As I write this, roommate SM just came back home in his bike, and I was surprised and confused that he came from the back door since he had never seen someone come up from there.

Before that I talked to PK and BB a bit, cleaned up, youtubed, and just wasted time really. I should have been working, I brought my laptop home this evening so I could work, but I couldn't make myself work. Whatever. I youtubed for about an hour after coming back before PK called me out to talk and chill. Almost napped there too.

The busride back home before that was pretty shitty, as I've mentioned in the previous trip. My entire ride back home took a solid hour, maybe even a little more, and most of it was spent either waiting for the train or the bus, or just standing in rightly-packed tuna cans of trains. Awful, awful experience. That's what provoked the post. At least with the red line, I can sit in comfort for 30 minutes and write whatever I want.

Work was fruitful but wasteful, and I felt generally good by the time I left, but I still have a lot to work on. I feel well-motivated lately.

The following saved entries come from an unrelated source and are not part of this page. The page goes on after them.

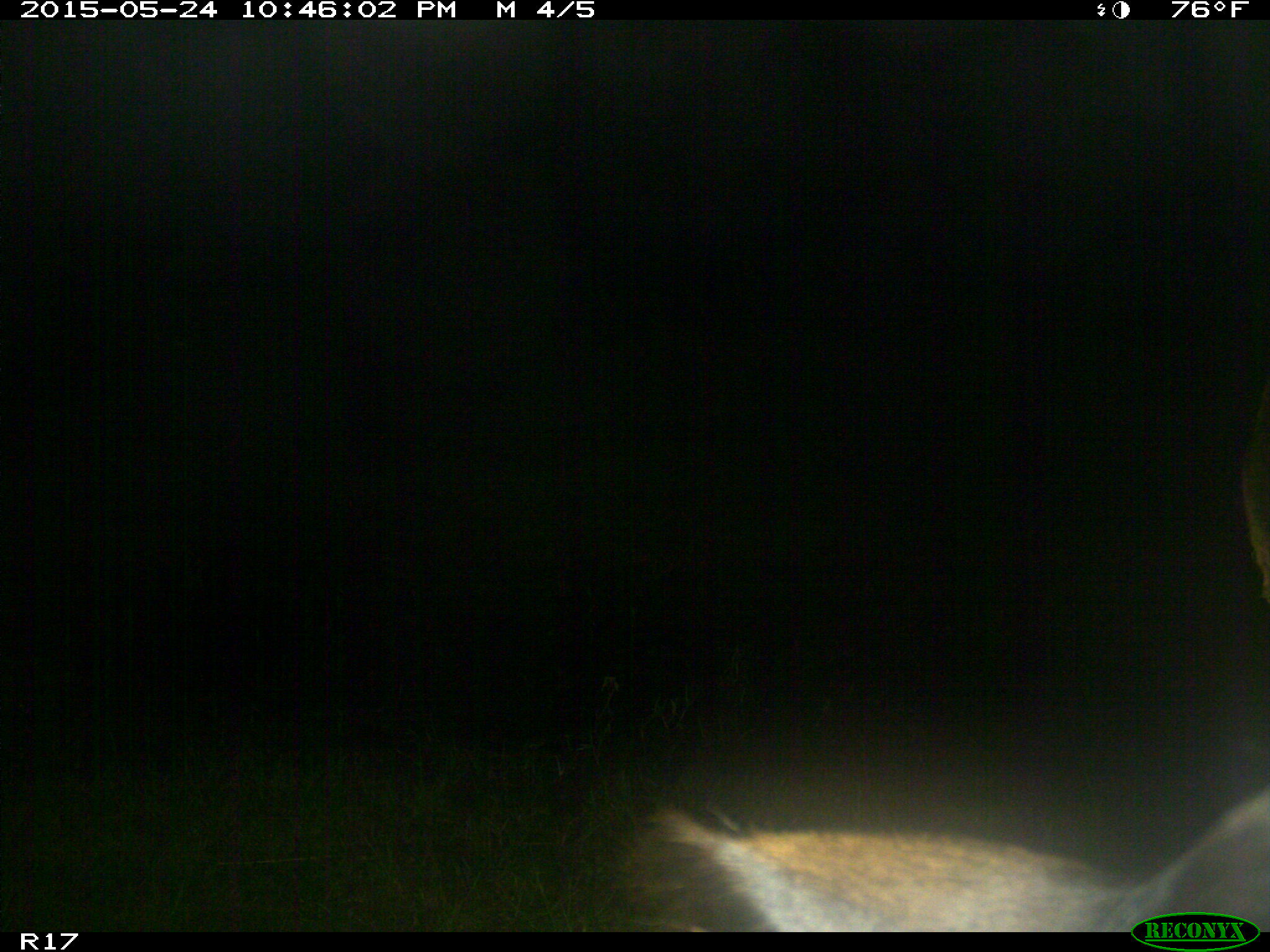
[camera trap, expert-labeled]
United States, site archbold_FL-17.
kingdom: Animalia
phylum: Chordata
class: Mammalia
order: Artiodactyla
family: Bovidae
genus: Bos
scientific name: Bos taurus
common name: domestic cow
Bos taurus (domestic cow).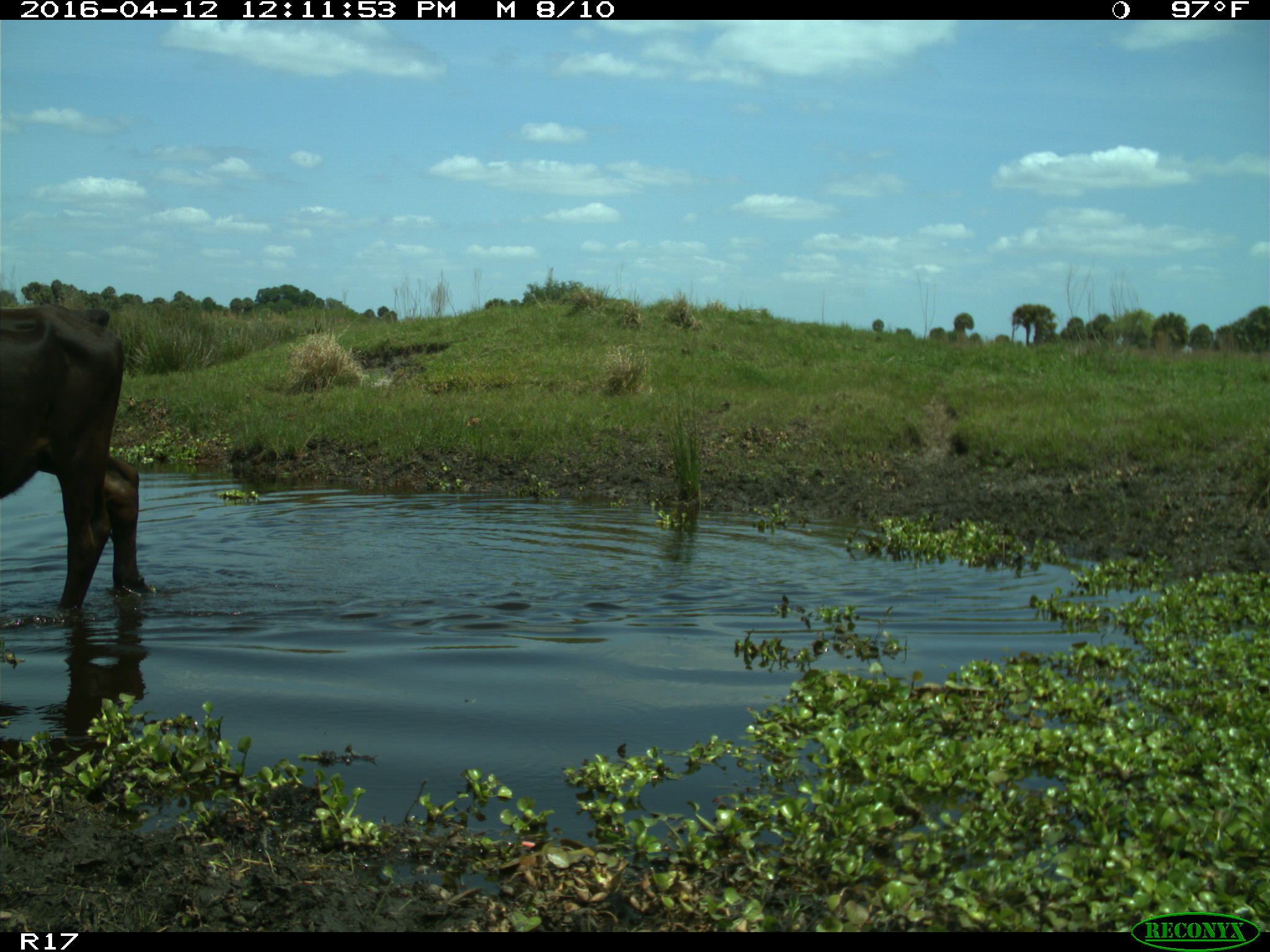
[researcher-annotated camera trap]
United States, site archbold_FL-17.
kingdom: Animalia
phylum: Chordata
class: Mammalia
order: Artiodactyla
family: Bovidae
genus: Bos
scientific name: Bos taurus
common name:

I didn't get much (or any) writing done at work, particularly for fiction stuff, but I wouldn't call it a bad day. For lunch I had the egg sandwich that is my signature item they should name after me at the sandwich shop below my office. I added two packs of mayo, 90 calories each, and two packets of hot sauce, and oh goddamn it was so satisfying.

Here's my latest thought on mayonnaise: people don't actually care for the mayo itself, but mayo is only a vehicle to stabilize and carry oil for circumstances people don't want to admit they're eating oil. And the oil is good and satisfying. Yeah, squeezeable oil is an incredible technology, lets give credit where it's due but lets not be fooling ourselves, it's oil in jel form.

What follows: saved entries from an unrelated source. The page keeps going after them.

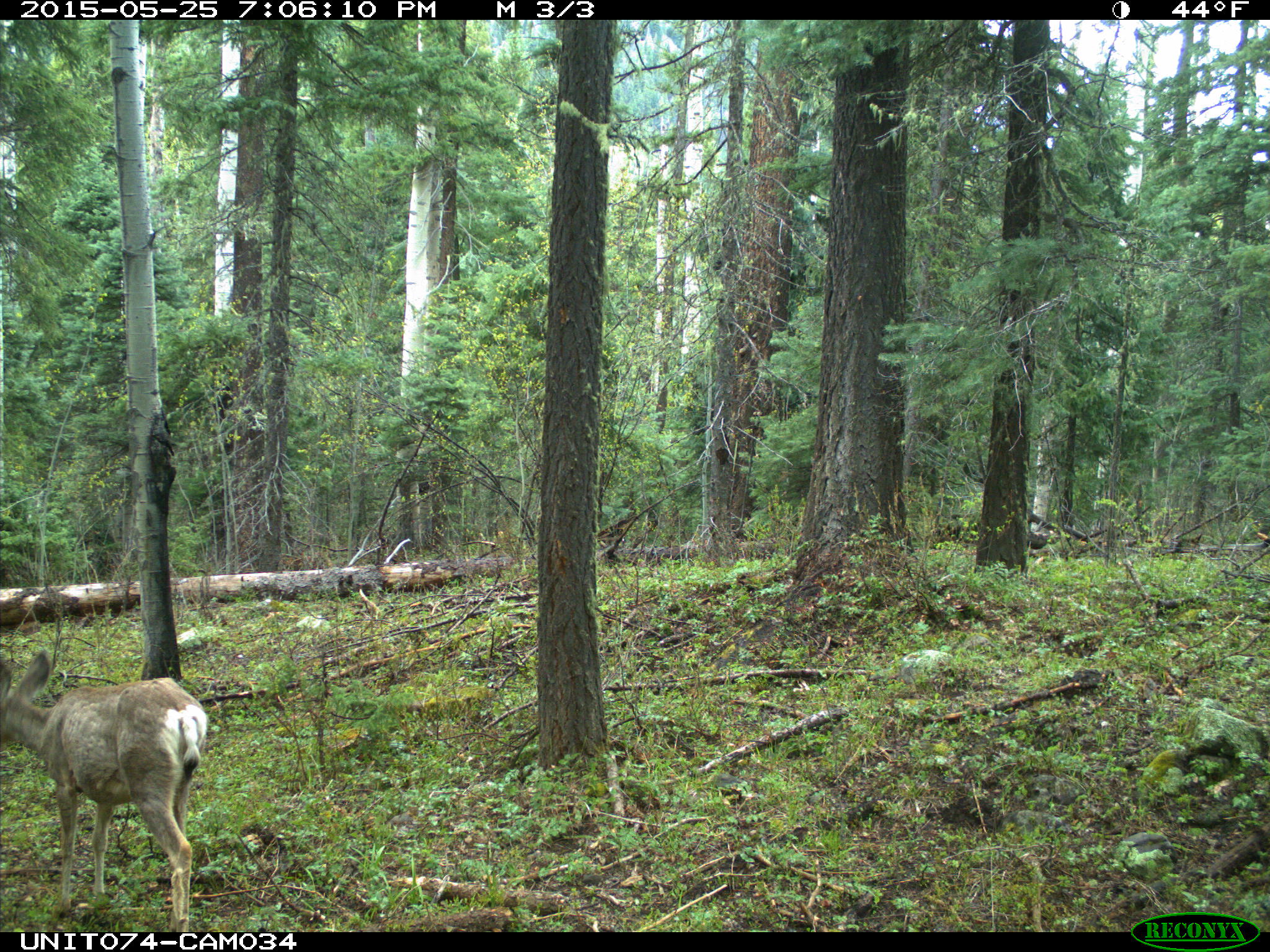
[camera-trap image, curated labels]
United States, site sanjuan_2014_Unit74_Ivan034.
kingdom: Animalia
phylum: Chordata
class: Mammalia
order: Artiodactyla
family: Cervidae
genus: Odocoileus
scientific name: Odocoileus hemionus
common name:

The commute to work was pretty long and annoying, I missed a couple of buses and trains my moments. Commute at this time of the year would be so much more stressful if there were no podcasts to listen to.

Which reminds me that I've started listening to my regular gang of podcasts and it feels like I'm hanging out with old friends.

In the morning I ended up leaving late because I got lazy and there was the weird dream plus I spent a lot of time writing the post about my dreams. At least I didn't forget to pack any of the basic things -- two apples. They were amazing, two apples a day is really the perfect amount of apple one can have this time of the year, I was so so so content after lunch, after my 2 apples and a very mayonaissie lunch.

As I write this, the boys are eating midnight dinner since SM just got back, and talking about getting groceries on bikes. Which reminds me, we set out mousetraps all over the house after I came back from work, I'm afraid I am the likeliest person to trip it off and lose an appendage or any of the digits.

I is going back home, and he tipped a lot of money which he mentioned earlier about, to the wrong uber driver. The thing about debt is, it's all on credit cards, which as everyone knows, is not real money.